#### Source ####
# Hey Uber: Mazda5 is NOT UberXL!



## MadTownUberD (Mar 11, 2017)

So recently I switched my primary Uber vehicle from my "good" to "very good" condition 2006 BMW 3-series (68k) to our somewhat battle torn 2009 Mazda5 (208k). Of course I had to contact Uber support because they kept mis-classifying the vehicle as a light pickup truck. 

So the person informed me that I was upgraded to UberXL, to which I responded that my vehicle can only legally carry six (driver plus five passengers, with the two in the back very cramped if they are adults). After confirming that UberXL requires six passenger capacity, I asked them to remove UberXL from all my vehicles. This went back and forth about three times, because I kept noticing UberXL requests pop up when logged in as my Mazda5.

So tonight I accepted one of those by accident and there were six passengers. Basically I took three and the other three got another Uber. When I dropped off my batch, I asked the lady how much Uber charged her because I felt badly and considered giving her a $5 bill. She was cool and said "don't worry about it".

Later I went to the Help section under "another issue with my fare" (or something) and requested that the Trip not be classified as XL, because I didn't feel it was right. The response I got was absolutely head-slapping. It was clearly automated and said something like "please explain the nature of your issue". I am losing the motivation to do the right thing and I think I'll just be more careful about accepting UberXL requests, and Cancel - Do Not Chare Rider those which I accept by accident.

I suppose Uber support personnel are too busy addressing actual issues on the East and West coasts to worry about us Hicks in flyover country....Lol.


----------



## Jimmy Bernat (Apr 12, 2016)

Why take XL off and leave extra money off the table ??
In a month of driving with XL I have yet to have someone with more then 4 pax , most are 3 or 4 people with a good amount of luggage . Or a lot of time people order an XL just for the extra space and the fact that it's not that much more on a minimum fare ride .
#### Material shown ####
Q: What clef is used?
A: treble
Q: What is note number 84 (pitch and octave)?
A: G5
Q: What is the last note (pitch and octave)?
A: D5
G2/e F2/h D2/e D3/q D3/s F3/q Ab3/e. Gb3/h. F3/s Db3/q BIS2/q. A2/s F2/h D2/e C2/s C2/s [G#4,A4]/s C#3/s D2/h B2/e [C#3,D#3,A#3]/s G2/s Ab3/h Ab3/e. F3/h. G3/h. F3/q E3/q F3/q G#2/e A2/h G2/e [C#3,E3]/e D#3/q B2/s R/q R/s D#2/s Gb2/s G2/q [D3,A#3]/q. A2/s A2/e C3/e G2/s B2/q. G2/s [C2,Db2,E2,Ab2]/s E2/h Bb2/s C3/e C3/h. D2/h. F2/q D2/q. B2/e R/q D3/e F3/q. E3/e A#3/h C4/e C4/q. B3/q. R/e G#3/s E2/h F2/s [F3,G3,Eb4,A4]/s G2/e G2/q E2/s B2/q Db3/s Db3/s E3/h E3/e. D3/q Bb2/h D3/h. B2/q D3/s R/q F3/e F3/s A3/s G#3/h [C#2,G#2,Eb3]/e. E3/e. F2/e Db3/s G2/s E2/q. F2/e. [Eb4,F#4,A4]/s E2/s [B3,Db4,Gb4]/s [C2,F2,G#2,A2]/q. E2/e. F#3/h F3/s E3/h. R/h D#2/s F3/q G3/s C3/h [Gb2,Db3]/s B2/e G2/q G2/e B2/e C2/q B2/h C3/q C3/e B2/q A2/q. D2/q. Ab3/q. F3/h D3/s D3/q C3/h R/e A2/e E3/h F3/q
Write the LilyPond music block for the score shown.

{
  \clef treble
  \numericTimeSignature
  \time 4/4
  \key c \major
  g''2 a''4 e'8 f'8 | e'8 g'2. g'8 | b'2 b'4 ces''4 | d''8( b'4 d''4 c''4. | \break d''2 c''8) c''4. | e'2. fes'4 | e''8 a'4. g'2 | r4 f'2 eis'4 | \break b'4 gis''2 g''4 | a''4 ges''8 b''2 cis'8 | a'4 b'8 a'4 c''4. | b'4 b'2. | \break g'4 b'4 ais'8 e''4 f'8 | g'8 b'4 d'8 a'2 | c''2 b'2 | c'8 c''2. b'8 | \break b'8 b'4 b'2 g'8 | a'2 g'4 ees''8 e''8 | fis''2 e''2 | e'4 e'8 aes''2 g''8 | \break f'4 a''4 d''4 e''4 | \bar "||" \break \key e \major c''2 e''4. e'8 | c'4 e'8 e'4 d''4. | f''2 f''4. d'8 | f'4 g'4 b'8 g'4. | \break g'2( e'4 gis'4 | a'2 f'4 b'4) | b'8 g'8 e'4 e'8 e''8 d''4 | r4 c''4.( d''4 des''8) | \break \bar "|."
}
####
[Problem to solve]: Set down, word for word, the part of the Uber thread starting with "## Jimmy Bernat" and going on through "fare ride .".

[The output]:
## Jimmy Bernat (Apr 12, 2016)

Why take XL off and leave extra money off the table ??
In a month of driving with XL I have yet to have someone with more then 4 pax , most are 3 or 4 people with a good amount of luggage . Or a lot of time people order an XL just for the extra space and the fact that it's not that much more on a minimum fare ride .